Wednesday, May 10, 2006

Our new hero

We here at Insurance Runs have expressed our distaste for Barry Bonds. We have spoken against him in the hopes that there are people elsewhere who share this unabashed apathy towards his horse-testosterone-driven swipe at almost-glory. (If these people exist, and we are certain they do, they obviously don't work at ESPN. Honestly, don't care. Don'tcaredon'tcaredon'tcare.)

My personal faith was reaffirmed tonight by this lovely gentlemen who goes by the name of Juan.



Pierre robbed Bonds on a hit to center during the fifth of the Giants' systematic dismantling of the woeful Cubbies. If the media could stop sucking Bonds off for three seconds, they would see that this is all a charade, that no one in the public really cares. Well, maybe people in the midwest, but they hardly count as people, now do they? (Browns fans...shudder.) We're more interested in seeing Pujols hitting like an inebriated gentleman from the American South who didn't get his supper, in Thome's resurgence as a power threat, in the Phitin' Phils winning their ninth in a row, in the Yanks getting routed and the Unit getting booed off the field in Yankee Stadium.
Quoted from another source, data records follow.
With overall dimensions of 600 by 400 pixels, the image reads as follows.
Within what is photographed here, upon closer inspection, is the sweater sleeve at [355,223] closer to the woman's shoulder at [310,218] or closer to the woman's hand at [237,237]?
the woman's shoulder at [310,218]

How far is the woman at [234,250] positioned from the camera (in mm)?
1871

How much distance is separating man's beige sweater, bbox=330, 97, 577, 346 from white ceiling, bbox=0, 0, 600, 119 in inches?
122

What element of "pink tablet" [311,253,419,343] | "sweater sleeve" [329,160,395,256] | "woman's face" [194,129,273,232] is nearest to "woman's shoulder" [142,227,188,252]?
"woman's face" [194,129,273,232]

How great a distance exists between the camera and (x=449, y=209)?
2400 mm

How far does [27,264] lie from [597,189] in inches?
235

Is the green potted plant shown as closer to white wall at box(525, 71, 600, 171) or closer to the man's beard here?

Scott Van Pelt: love ya, but lay off the Bonds. Not concerned with it. Besides, you're so good! You even make Nascar highlights bearable! Don't waste your flavor (flava?) with that fat-head.

Tuesday, May 09, 2006

Goin' Streakin'


I was kind of knocked out of my sports rhythm last week due to my recent move, but when I got hooked back into the Matrix, I was thrilled to see that my Phils has won 5 in a row. I was worried that it was only because I hadn't been watching, but they continued to produce, and I couldn't be happier. Tons of offense, some ego-boosting wins for the starting rotation, not to mention Chase Utley getting named NL Player of the Week. Dude is seeing the ball right now, and the team in general is finally clicking on all cylinders, as far as offense goes. That game where Utley and Ryan Howard both hit two homers? Killer. And now, they've won 8 in a row, heading into a huge series with the Division rival Mets. Everyone will be paying close attention to this one, and not just because Billy Wagner will be returning to Philly. After seeing the reception Bonds got on Sunday, though, even Wagner knows he's going "to catch hell" once he steps into that bullpen. But this series is even more important, as a sweep (however improbable) would launch the Phils to within one game of first place.

It seems that the Phils aren't the only ones streaking lately though. The San Diego Padres have won 9 in a row, going from 8-14 to 17-15 in the past 10 games. They won their 9th straight yesterday against future Hall-of-Famer Greg Maddux and the Chicago Cubs, who were also swept with the win. The Cubs have been on a streak of their own, but going the opposite way. They've lost 7 straight, including the afore-mentioned 4-game sweep from the Padres. Having lived in Chicago for two years now, I'm sure that the fans here are not surprised in the least, but are drowning their disappointment with Old Style and bratwurst.

Some other streaks worth mentioning: before Sunday, the Arizona Diamondbacks had won 7 in a row, keeping them ahead of the Padres. That NL West is gonna be crazy this year, especially with the youthful Rockies playing the way they have been (they've won 4 in a row, by the way).

The New York Yankees have won 5 in a row, and the Boston Red Sox have won 4 coming into the great rivalry starting tonight. There will be some fireworks there, for sure, and no doubt Lou and others will have plenty to say about that in the days ahead.

That's what I'll be looking at the next three days - the two hottest series in baseball - Phillies/Mets and Sox/Yankees. We'll see whose streak can be extended.